= Using the information =
1: Answer these questions using the blog post on teaching resources for Catholic schools, one answer per line, marked (a), (b), (c) to match:
(a) Which film tells the story of Msgr. Hugh O'Flaherty?
(b) Who directed the DVDs about the life of St Bernadette?
(c) Which year of teaching is the writer of the post in?
2: Copy out the part of the blog post on teaching resources for Catholic schools that opens with the words containing "I have a fabulous" and closes with "Bernadette's incorrupt body...".
3: Write the next part of the blog post on teaching resources for Catholic schools, picking up after its last line.

═════ Document text

Sunday, 4 November 2007

Heroism Inspired by Faith

We teachers need resources that are concise, orthodox, and online (so we can edit). I've got a couple of links to share (below).

In the Catholic sector, you expect to be constantly coming up against the idea that as Catholics we should always be beating our breasts and apologizing for our shameful history. We all know that Holocaust Memorial Day is a 'double of the First Class', and the obligatory information 'pack' tells us all about how anti-semitism goes back to the Gospels and especially to certain Fathers of the Church (who happen to be saints).

Anyway, here is a good article on the just recently beatified Franz J├Ągerst├Ątterm, layman and martyr. Be prepared to explain why despite his refusal to fight in the army he wasn't a pacifist and why Catholics shouldn't be.

And here's a really excellent article on Mother Teresa which I think is useful.

Of course there are good films to show school children too. And they don't come much better than The Scarlet and the Black, which tells the story of Msgr. Hugh O'Flaherty—"the pimpernel of the Vatican"— and Molokai, the film of the leper-priest, Blessed Fr Damien of Molokai. Both are in colour which, let's face it, is important.

It's always a great incentive for the pupils to work hard if you promise them 'ten minutes of the leper priest if you're very good'.

I wonder whether anyone has any other ideas or links? I'm only in my third year of teaching so I've not yet become too touchy and defensive when people have got something to offer!


Mac McLernon said...

I have a fabulous couple of DVDs about the life of St Bernadette - the first one covers the apparitions and the second her time in Nevers. They were shot in Lourdes, with Pyrennean actors. The director is Jean Delannoy, and the lead is played by Sydney Penny, who is brilliant.

I used to show it to my classes when I taught RE in a Catholic school, and then followed it up with details of the miracles from the Lourdes Pilgrim Magazine, and a postcard I'd laminated of St Bernadette's incorrupt body...

I believe that the film Therese is pretty good, but I haven't had a chance to see it yet...

Anonymous said...

══════════
═════ Data block

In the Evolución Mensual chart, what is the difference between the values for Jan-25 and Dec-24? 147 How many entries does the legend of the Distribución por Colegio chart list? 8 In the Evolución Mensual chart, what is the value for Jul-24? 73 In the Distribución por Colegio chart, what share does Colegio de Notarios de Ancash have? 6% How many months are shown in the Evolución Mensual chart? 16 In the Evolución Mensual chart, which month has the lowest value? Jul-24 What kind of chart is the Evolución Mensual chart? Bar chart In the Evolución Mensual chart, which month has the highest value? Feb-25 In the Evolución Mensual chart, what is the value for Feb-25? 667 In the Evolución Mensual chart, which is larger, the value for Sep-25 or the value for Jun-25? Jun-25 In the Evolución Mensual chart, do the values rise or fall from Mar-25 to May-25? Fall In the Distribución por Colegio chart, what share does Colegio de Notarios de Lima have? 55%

══════════

= Answers by item =
1:
(a) The Scarlet and the Black
(b) Jean Delannoy
(c) The third year

2:
I have a fabulous couple of DVDs about the life of St Bernadette - the first one covers the apparitions and the second her time in Nevers. They were shot in Lourdes, with Pyrennean actors. The director is Jean Delannoy, and the lead is played by Sydney Penny, who is brilliant.

I used to show it to my classes when I taught RE in a Catholic school, and then followed it up with details of the miracles from the Lourdes Pilgrim Magazine, and a postcard I'd laminated of St Bernadette's incorrupt body...

3:
I have just watched the life of Don Bosco on EWTN, it was inspiring. Check out their catalogue to see if it is available.


Anonymous said...

I much prefer this non-sentimental depictio0n of the relation of the church ( or at least some sections of it) to the nazis.


fr francis said...

I recommend "Shooting Dogs" (2006)for 6th formers. It stars John Hurt as Fr Christopher an English priest who is headmaster of a secondary school in Rwanda during the genocide in Rwanda in 1994. (It was filmed on location in Rwanda - with local people as extras. It has a 15 certificate & contains strong language and violence.Fr Christopher is partly based on a priest from Croatia.) Also "The Mission" and "Romero". All three films show Catholic priests in a heroic light -in contrast to the dreadful scandals that have recently occurred. Lots of bloodshed - so much more likely (I think) to appeal to young male adolescents rather than young ladies. "Shooting Dogs" encapsulates the essence of a priestly vocation.
When faced with death, Fr Christopher stays with his people and celebrates Mass for them to prepare himself and them for death.

The Holy Office said...

Thanks to mac mclernon, the first anon, and to fr francis - I'll be taking up your recommendations.

To the second anon, I followed your link and I was grateful; they certainly seem to show a failure on the part of Catholics to maintain the moral ascendency proper to members of the Church of Christ.

But you miss the point when you say 'I much prefer this non-sentimental depiction of the relation of the church ( or at least some sections of it) to the nazis.'

No-one suggests that everyone in the Church behaved well during the Holocaust. Those who flattered Hitlerism were not inspired by the faith; they failed.

But there were some who were inspired by faith to acts of heroism.

The Catholic Church is not a Church 'of the pure'. It contains both wheat and chaff, sheep and goats.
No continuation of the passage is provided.